* _Text extract_
Retirement savings is always one of those areas where I feel bad that I haven't given it more focus.

I have a defined pension that should pay between 50-60% of my final salary (depending on when I retire and hoping it is still there).

And then I put about 15% into a 401K once you factor in the matching.

I get so focused on other things that I just look at some high level advice that suggests I am doing enough without really getting down and running some numbers.

Plus the defined pension plan makes me nervous because I hear so much doom and gloom about their long term future.

I think my commitment this year is to pay more attention to this area. In the last month or two I have been paying attention to budgets for the first time in years and this can be my next step.

 
Ignorant 401k contributor here who is now opening his eyes to fees. I'm currently around 1.4 ratio. I see a balanced fund that is 75% equity/20% bond/5% cash that only has 0.9 expense ratio - would be similar to my 80/20 stock/bond blend now - is it wise to move into that fund? It has comparable rates of return...
possibly, how old are you
I am 39. Hope to retire around 67.

My company only matches up to 4%. I put in 10%. Am wondering if I should instead take the 6% and invest in a Vanguard index fund with .17 expense ratio. How do I figure out what is best, weighing in after tax or before tax money?
do you utilize a roth ira (if elegible, i dont' know, you may make too much).

if you qualify for the Roth:

step 1) contribute enough to get full match

step 1a) do you have a proper emergency fund? if not, fund it. any bad high interest debts? if so eliminate those. are you properly insured? if not, insure up. Do you have a high deductible health insurance? if so, get money into HSA - the most tax blessed vehicle there is.

step 2) contribute to roth IRA until you reach the maximum $5500 (also if you are married and your wife has any earned income make sure she puts in as much as possible up to the max) With the roth you can get any investment you want.. like a vanguard S&P 500 ETF at 0.05%

step 3) if there is any money remaining go back to the 401k
Thanks for spoon feeding this to me. Makes a ton of sense. I do qualify for a Roth IRA – and am on it!

* _Supplied records_
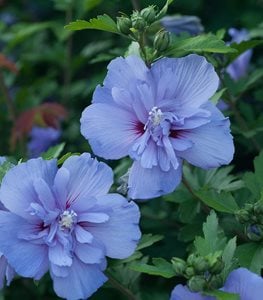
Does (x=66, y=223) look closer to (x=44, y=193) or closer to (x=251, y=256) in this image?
(x=44, y=193)

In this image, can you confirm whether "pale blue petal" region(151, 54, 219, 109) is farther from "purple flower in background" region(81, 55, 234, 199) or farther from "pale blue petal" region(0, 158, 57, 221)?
"pale blue petal" region(0, 158, 57, 221)

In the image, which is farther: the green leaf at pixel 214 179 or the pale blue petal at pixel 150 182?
the green leaf at pixel 214 179

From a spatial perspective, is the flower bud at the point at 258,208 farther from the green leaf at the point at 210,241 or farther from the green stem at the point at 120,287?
the green stem at the point at 120,287

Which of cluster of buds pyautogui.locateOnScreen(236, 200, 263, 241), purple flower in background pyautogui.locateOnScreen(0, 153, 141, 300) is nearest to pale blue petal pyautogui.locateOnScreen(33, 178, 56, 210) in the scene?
purple flower in background pyautogui.locateOnScreen(0, 153, 141, 300)

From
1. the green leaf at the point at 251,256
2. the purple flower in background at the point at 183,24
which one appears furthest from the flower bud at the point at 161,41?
the purple flower in background at the point at 183,24

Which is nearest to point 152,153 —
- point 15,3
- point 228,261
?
point 228,261

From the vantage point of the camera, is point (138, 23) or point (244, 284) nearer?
point (244, 284)

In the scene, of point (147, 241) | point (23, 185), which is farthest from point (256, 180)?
point (23, 185)
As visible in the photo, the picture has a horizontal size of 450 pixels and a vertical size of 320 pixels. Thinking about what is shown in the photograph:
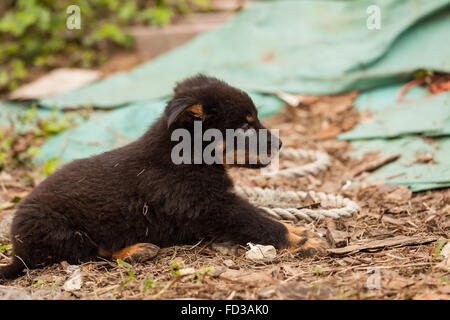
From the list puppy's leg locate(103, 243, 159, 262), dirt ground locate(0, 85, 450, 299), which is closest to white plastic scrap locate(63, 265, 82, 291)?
dirt ground locate(0, 85, 450, 299)

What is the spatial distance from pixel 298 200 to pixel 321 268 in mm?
1350

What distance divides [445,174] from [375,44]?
2859 mm

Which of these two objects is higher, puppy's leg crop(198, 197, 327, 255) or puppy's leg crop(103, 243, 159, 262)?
puppy's leg crop(198, 197, 327, 255)

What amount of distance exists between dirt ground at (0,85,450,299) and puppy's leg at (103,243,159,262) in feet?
0.20

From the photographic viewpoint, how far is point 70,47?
10.4 m

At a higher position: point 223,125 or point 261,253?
point 223,125

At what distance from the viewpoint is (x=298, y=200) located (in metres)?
4.82

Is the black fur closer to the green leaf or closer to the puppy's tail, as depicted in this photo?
the puppy's tail

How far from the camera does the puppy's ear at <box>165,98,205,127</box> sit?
3.51m

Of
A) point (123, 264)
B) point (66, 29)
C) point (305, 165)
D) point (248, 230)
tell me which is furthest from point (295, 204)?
point (66, 29)

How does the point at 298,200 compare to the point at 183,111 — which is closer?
the point at 183,111

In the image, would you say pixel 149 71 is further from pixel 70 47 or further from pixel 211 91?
pixel 211 91

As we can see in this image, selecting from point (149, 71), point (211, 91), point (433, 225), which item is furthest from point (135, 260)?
point (149, 71)

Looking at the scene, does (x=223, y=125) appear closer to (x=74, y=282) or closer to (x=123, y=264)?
(x=123, y=264)
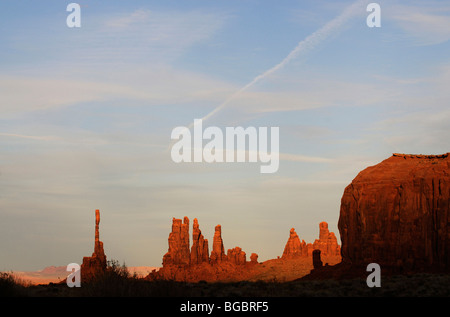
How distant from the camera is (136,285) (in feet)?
102

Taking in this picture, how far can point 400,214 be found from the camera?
5869 centimetres

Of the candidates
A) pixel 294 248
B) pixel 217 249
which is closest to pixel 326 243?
pixel 294 248

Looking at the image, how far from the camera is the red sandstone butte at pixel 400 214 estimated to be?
185 ft

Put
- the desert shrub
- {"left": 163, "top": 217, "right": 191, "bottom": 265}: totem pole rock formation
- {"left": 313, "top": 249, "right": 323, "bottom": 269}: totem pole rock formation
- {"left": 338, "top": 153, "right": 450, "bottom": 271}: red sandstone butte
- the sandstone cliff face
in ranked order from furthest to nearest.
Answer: {"left": 163, "top": 217, "right": 191, "bottom": 265}: totem pole rock formation → the sandstone cliff face → {"left": 313, "top": 249, "right": 323, "bottom": 269}: totem pole rock formation → {"left": 338, "top": 153, "right": 450, "bottom": 271}: red sandstone butte → the desert shrub

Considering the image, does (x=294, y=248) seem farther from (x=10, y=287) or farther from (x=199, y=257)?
(x=10, y=287)

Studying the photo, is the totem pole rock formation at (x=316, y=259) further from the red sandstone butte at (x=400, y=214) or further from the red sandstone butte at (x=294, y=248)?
the red sandstone butte at (x=294, y=248)

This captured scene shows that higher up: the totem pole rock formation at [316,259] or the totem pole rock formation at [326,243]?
the totem pole rock formation at [326,243]

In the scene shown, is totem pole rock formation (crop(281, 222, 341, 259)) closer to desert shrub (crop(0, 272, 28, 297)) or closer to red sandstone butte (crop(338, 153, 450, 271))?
red sandstone butte (crop(338, 153, 450, 271))

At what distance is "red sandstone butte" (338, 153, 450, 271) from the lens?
56.4m

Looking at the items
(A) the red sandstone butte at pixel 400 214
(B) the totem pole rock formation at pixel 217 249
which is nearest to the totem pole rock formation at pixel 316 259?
(A) the red sandstone butte at pixel 400 214

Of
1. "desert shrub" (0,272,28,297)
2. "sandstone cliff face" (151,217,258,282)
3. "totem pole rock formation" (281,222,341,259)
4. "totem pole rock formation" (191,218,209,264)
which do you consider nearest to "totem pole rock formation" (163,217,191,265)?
"sandstone cliff face" (151,217,258,282)
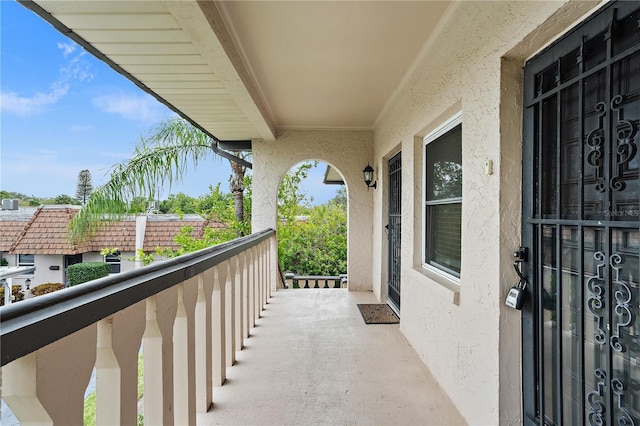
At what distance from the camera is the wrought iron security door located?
1070 millimetres

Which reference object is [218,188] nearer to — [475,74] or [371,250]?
[371,250]

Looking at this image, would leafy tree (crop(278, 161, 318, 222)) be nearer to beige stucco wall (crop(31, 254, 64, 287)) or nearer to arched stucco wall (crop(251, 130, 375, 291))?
arched stucco wall (crop(251, 130, 375, 291))

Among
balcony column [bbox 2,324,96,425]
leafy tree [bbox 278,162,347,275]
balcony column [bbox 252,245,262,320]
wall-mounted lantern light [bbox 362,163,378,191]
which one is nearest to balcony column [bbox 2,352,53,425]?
balcony column [bbox 2,324,96,425]

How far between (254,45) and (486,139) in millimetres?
2011

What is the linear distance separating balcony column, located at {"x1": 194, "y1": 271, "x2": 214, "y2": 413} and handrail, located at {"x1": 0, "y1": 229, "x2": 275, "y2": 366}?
0.60m

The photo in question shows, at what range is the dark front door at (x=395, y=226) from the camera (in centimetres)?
401

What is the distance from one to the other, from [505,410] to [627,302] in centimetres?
88

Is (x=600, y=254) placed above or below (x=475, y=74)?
below

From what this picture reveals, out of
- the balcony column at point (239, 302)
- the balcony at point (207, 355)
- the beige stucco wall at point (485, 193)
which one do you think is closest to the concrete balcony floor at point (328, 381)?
the balcony at point (207, 355)

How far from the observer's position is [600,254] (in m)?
1.16

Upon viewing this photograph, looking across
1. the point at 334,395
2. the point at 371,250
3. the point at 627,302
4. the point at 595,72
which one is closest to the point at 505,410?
the point at 627,302

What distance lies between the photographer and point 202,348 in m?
1.90

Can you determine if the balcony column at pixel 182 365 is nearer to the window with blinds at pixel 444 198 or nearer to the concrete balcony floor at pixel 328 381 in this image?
the concrete balcony floor at pixel 328 381

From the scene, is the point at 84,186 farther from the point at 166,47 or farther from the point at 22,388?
the point at 22,388
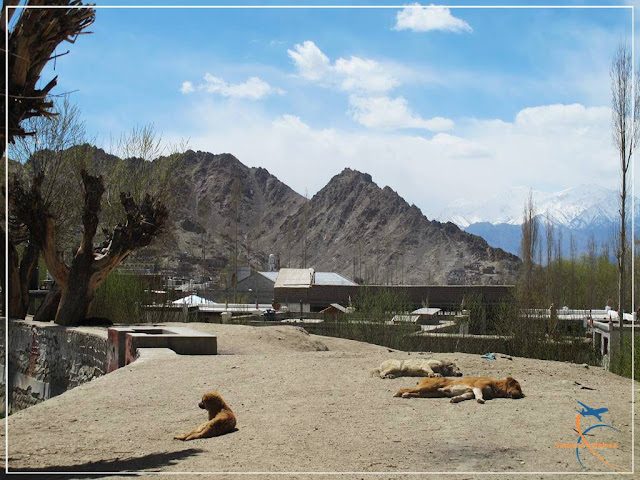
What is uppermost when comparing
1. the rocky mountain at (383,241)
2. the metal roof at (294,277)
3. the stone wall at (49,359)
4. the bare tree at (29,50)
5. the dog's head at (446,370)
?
the rocky mountain at (383,241)

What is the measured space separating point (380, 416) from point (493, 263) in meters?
107

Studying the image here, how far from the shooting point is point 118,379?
11188 mm

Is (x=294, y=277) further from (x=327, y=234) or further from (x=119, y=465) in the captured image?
(x=327, y=234)

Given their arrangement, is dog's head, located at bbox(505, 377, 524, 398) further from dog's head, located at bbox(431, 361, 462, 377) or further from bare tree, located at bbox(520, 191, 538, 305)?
bare tree, located at bbox(520, 191, 538, 305)

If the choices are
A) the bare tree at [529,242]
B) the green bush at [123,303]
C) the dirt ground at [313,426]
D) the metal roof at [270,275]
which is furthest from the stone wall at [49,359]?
the metal roof at [270,275]

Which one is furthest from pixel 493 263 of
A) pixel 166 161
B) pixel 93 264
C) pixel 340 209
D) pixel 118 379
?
pixel 118 379

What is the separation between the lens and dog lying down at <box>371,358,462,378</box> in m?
11.2

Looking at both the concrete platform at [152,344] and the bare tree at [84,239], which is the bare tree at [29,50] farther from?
the bare tree at [84,239]

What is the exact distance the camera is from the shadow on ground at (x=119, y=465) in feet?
21.1

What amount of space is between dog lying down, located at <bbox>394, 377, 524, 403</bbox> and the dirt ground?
180 millimetres

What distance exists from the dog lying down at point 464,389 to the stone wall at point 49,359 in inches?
332

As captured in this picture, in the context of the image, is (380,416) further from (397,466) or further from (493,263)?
(493,263)

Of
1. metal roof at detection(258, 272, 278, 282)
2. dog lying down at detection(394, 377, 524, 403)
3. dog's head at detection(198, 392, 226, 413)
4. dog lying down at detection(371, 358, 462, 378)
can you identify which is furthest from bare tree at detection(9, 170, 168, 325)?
metal roof at detection(258, 272, 278, 282)

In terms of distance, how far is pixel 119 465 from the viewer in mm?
6672
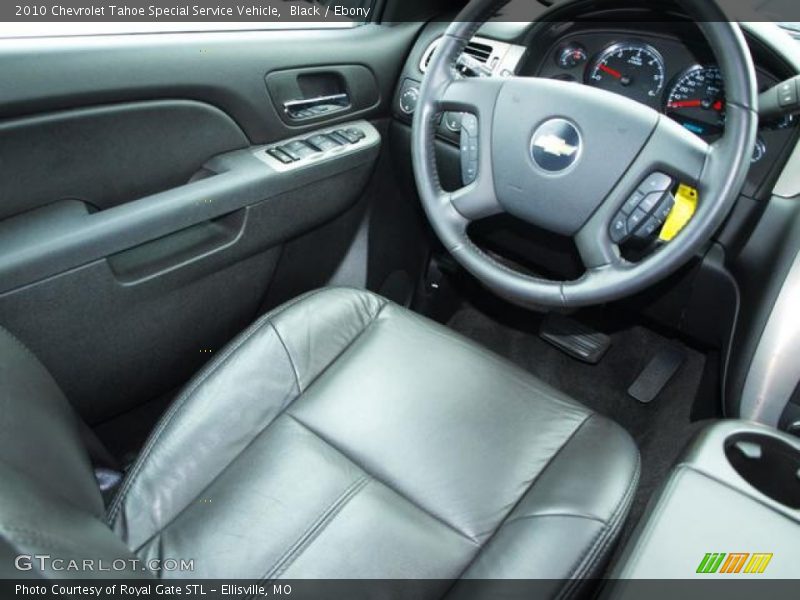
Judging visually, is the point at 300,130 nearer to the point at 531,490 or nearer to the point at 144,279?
the point at 144,279

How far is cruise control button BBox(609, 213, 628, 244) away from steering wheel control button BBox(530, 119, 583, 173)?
0.35 ft

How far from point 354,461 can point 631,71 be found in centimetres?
81

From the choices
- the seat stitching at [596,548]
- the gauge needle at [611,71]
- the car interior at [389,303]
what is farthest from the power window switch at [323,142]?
the seat stitching at [596,548]

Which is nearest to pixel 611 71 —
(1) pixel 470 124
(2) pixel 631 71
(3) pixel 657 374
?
(2) pixel 631 71

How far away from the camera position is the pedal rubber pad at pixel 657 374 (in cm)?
157

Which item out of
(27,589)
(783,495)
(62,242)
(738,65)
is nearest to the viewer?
(27,589)

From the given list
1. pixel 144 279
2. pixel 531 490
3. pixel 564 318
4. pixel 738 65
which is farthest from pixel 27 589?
pixel 564 318

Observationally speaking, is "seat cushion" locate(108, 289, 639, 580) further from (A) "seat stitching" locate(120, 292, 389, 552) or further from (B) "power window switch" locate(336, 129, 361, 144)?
(B) "power window switch" locate(336, 129, 361, 144)

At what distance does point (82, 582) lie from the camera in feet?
1.45

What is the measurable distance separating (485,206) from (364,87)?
48 centimetres

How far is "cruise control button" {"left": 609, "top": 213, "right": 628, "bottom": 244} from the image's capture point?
988 mm

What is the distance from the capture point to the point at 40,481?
1.89ft

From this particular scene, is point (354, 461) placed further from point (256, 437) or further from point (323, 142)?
point (323, 142)

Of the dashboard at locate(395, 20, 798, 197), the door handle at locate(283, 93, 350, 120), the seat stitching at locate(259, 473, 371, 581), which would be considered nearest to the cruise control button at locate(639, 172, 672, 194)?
the dashboard at locate(395, 20, 798, 197)
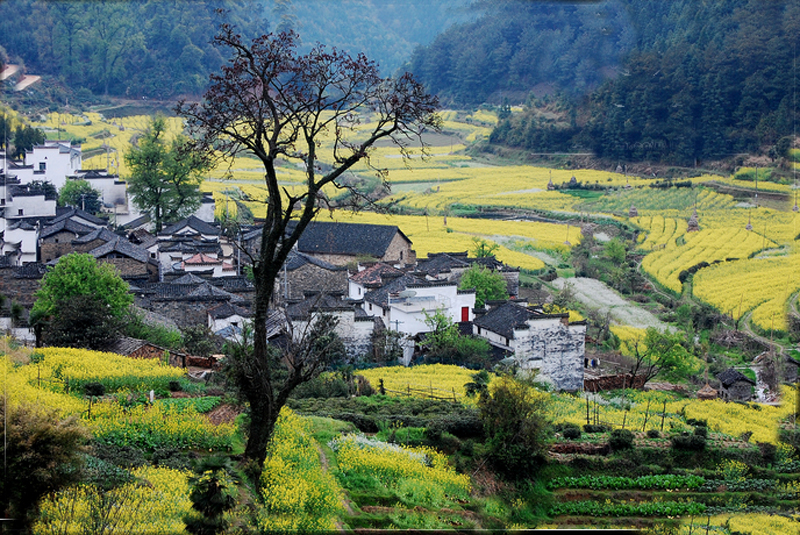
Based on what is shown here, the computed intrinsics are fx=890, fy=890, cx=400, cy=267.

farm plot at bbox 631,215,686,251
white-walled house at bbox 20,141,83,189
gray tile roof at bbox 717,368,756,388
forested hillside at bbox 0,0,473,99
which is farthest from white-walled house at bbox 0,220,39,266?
farm plot at bbox 631,215,686,251

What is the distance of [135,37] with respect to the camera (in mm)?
92750

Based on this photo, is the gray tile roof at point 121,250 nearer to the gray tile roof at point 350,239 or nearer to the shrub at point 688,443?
the gray tile roof at point 350,239

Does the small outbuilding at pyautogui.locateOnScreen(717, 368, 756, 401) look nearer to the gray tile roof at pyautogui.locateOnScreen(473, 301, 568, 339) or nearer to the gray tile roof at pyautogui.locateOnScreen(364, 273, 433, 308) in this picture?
the gray tile roof at pyautogui.locateOnScreen(473, 301, 568, 339)

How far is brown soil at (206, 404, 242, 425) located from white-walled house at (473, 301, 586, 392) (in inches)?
536

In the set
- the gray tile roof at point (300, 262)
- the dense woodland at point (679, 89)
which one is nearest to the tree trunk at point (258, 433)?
the gray tile roof at point (300, 262)

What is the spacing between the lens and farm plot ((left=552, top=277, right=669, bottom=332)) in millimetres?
39750

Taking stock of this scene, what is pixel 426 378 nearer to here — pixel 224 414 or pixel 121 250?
pixel 224 414

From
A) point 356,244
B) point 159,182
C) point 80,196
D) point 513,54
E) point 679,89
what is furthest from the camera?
point 513,54

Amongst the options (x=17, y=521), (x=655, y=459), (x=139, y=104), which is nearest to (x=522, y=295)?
(x=655, y=459)

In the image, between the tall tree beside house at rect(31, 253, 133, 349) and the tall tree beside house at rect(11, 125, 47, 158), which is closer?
the tall tree beside house at rect(31, 253, 133, 349)

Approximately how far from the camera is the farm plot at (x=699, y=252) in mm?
48031

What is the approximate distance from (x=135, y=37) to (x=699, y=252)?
2551 inches

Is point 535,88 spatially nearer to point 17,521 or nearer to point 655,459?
point 655,459

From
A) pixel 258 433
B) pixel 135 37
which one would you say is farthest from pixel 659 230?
pixel 135 37
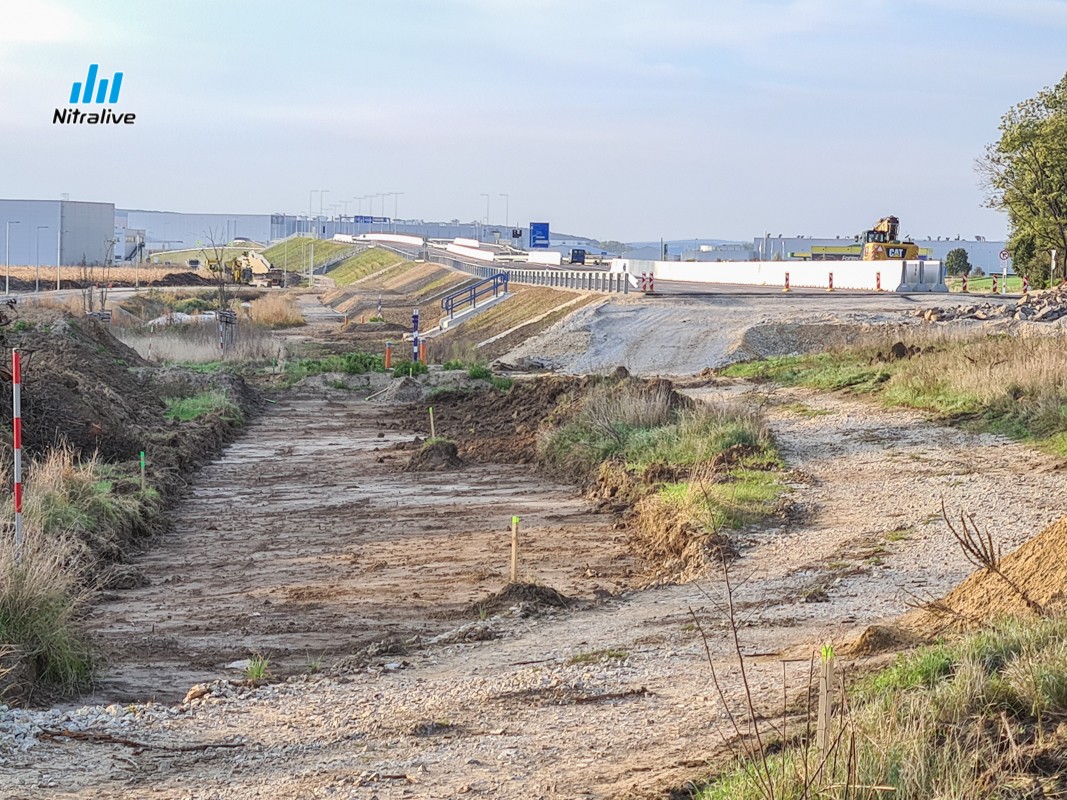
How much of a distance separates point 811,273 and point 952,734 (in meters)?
57.0

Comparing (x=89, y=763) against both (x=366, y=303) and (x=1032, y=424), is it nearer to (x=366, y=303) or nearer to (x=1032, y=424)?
(x=1032, y=424)

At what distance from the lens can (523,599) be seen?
11.8 meters

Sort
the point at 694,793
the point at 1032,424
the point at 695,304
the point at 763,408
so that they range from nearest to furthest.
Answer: the point at 694,793
the point at 1032,424
the point at 763,408
the point at 695,304

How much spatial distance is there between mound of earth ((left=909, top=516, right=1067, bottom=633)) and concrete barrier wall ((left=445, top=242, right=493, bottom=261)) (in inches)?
3649

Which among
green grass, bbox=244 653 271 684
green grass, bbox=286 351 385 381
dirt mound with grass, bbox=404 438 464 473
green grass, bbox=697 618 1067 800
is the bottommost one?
dirt mound with grass, bbox=404 438 464 473

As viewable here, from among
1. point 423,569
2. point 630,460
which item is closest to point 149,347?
point 630,460

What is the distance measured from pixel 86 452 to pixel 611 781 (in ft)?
49.1

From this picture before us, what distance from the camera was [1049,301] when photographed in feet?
128

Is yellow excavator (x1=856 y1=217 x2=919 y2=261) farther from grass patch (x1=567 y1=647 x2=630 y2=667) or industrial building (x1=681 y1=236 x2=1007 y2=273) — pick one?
grass patch (x1=567 y1=647 x2=630 y2=667)

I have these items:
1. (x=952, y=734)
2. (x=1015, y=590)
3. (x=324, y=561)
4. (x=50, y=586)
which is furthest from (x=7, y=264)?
(x=952, y=734)

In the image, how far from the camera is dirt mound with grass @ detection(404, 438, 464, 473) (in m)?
21.9

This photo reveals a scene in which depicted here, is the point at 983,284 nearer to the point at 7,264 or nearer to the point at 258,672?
the point at 7,264

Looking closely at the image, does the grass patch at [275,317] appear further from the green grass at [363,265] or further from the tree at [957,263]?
the green grass at [363,265]

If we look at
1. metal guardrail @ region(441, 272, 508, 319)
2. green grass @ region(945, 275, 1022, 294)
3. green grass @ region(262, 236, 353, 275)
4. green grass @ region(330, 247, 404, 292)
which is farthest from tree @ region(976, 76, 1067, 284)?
green grass @ region(262, 236, 353, 275)
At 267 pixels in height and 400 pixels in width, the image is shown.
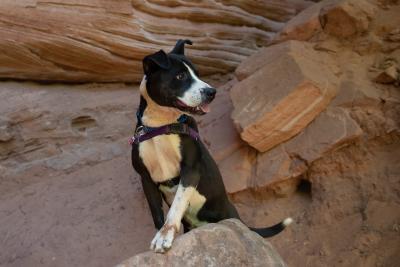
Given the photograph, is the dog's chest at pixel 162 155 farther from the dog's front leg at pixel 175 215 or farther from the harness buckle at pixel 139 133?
the dog's front leg at pixel 175 215

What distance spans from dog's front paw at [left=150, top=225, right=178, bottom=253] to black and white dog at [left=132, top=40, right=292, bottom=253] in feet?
0.57

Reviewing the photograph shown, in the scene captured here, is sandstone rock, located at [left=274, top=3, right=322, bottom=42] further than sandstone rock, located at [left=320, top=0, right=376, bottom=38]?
Yes

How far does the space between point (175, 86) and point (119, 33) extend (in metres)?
2.33

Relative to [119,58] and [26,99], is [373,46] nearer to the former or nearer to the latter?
[119,58]

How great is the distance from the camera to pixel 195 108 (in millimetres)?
3824

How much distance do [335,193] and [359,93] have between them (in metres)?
0.92

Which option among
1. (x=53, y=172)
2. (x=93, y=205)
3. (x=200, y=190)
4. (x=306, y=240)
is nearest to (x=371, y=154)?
(x=306, y=240)

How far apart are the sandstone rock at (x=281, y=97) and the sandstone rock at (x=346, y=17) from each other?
1.54 ft

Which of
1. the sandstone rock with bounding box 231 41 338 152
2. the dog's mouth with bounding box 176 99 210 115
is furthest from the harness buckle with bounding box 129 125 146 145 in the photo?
the sandstone rock with bounding box 231 41 338 152

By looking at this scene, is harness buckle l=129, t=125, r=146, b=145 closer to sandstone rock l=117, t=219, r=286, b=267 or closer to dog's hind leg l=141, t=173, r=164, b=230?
dog's hind leg l=141, t=173, r=164, b=230

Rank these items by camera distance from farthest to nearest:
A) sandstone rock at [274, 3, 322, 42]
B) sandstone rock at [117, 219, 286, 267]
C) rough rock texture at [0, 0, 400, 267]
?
sandstone rock at [274, 3, 322, 42] < rough rock texture at [0, 0, 400, 267] < sandstone rock at [117, 219, 286, 267]

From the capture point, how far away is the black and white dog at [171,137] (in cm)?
383

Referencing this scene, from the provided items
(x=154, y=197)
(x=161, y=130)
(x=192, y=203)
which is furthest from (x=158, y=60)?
(x=192, y=203)

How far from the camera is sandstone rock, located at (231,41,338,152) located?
5121 mm
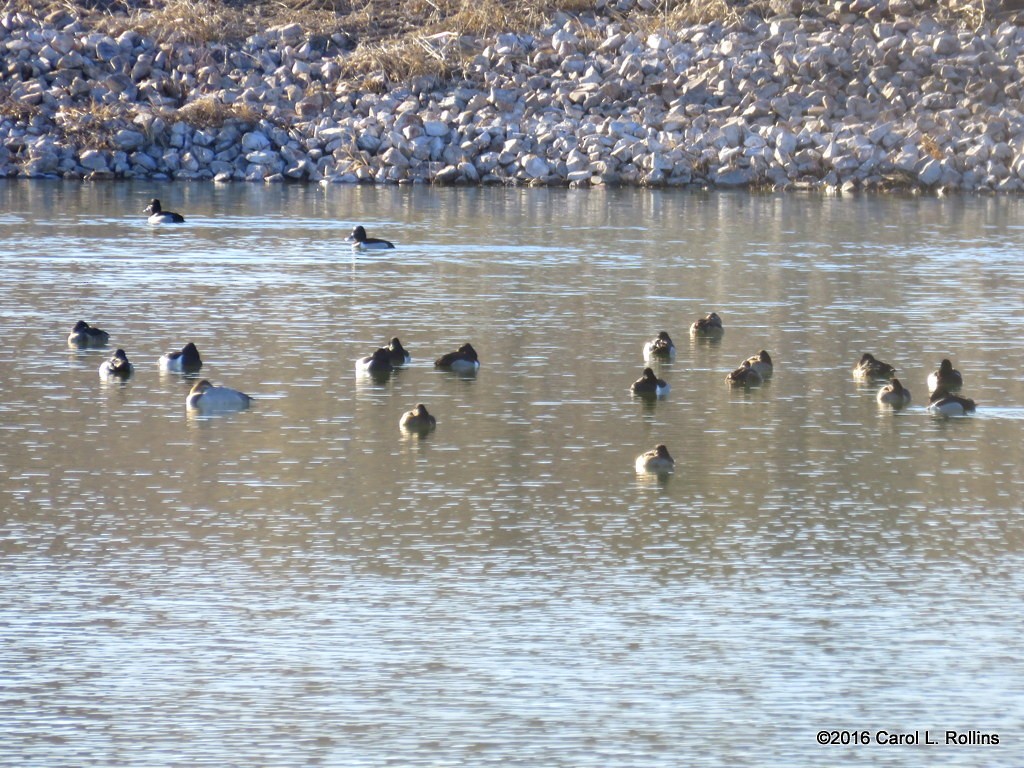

* _Task goal_
Copy the part of the retirement savings post that opens with the words containing "Retirement savings is" and closes with "long term future.", replacing "defined pension" with "company pension" each time it appears.

* _Worked answer_
Retirement savings is always one of those areas where I feel bad that I haven't given it more focus.

I have a company pension that should pay between 50-60% of my final salary (depending on when I retire and hoping it is still there).

And then I put about 15% into a 401K once you factor in the matching.

I get so focused on other things that I just look at some high level advice that suggests I am doing enough without really getting down and running some numbers.

Plus the company pension plan makes me nervous because I hear so much doom and gloom about their long term future.